* Goal *
Please rewrite the records starting at the line containing "Further from the ground" and ending at the last of the records, changing "nearest" to "closest" and leaving everything else unchanged.

* Exercise inputs *
-- BEGIN --

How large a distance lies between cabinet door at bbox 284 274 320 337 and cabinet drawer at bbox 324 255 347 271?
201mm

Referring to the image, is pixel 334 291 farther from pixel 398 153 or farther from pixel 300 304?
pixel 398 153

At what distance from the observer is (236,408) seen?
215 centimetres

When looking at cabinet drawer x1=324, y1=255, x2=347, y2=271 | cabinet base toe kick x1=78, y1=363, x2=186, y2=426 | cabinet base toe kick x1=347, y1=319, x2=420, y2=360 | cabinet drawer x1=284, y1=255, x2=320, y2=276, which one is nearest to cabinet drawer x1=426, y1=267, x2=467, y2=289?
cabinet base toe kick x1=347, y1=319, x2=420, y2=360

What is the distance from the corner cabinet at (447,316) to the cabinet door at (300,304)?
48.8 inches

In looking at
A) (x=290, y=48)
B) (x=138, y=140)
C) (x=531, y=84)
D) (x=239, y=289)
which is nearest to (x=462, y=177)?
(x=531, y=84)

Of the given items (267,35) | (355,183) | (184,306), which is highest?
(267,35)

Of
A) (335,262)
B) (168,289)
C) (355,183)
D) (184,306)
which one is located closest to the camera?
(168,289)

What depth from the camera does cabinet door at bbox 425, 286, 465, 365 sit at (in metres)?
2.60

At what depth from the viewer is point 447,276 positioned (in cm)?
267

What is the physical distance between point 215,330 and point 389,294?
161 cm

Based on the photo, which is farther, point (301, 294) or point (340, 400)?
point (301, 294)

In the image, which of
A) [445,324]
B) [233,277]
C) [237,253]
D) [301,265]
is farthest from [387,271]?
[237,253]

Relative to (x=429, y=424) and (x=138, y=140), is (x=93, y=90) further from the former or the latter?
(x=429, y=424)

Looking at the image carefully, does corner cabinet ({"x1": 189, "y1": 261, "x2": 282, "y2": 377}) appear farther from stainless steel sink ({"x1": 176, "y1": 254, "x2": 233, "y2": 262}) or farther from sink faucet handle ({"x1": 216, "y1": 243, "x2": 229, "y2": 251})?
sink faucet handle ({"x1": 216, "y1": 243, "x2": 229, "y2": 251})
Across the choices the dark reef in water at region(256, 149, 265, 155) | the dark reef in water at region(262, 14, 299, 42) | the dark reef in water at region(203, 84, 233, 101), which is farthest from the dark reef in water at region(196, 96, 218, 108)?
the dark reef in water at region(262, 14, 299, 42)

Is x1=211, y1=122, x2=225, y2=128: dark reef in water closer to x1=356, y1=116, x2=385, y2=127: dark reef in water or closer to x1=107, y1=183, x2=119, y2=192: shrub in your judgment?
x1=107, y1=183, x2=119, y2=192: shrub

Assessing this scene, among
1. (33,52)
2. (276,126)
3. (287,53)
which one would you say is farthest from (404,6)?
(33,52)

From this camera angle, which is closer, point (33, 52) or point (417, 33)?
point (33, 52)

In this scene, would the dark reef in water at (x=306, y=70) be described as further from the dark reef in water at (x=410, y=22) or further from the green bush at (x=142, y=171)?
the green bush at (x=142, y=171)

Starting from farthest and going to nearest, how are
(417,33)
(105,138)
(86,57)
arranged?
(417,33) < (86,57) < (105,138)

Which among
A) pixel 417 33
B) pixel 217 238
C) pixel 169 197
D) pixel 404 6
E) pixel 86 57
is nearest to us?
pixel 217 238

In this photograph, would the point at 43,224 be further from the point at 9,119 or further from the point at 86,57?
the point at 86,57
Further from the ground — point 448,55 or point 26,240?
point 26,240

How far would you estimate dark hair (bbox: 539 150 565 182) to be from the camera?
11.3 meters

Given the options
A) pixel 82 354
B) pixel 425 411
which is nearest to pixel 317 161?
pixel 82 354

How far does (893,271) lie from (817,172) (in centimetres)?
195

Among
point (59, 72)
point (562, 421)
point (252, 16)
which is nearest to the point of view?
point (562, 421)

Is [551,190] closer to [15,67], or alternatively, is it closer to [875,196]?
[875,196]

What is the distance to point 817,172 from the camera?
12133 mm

-- END --

* Result of this exercise *
Further from the ground — point 448,55 or point 26,240?
point 26,240

How far would you estimate dark hair (bbox: 539 150 565 182) to be from the camera?
11.3 meters

Given the options
A) pixel 82 354
B) pixel 425 411
which is closest to pixel 317 161?
pixel 82 354

How far does (893,271) lie from (817,172) (in centimetres)?
195

Among
point (59, 72)
point (562, 421)
point (252, 16)
which is closest to the point of view?
point (562, 421)

Is [551,190] closer to [15,67], or alternatively, is it closer to [875,196]?
[875,196]

What is the distance to point 817,172 from the camera?
12133 mm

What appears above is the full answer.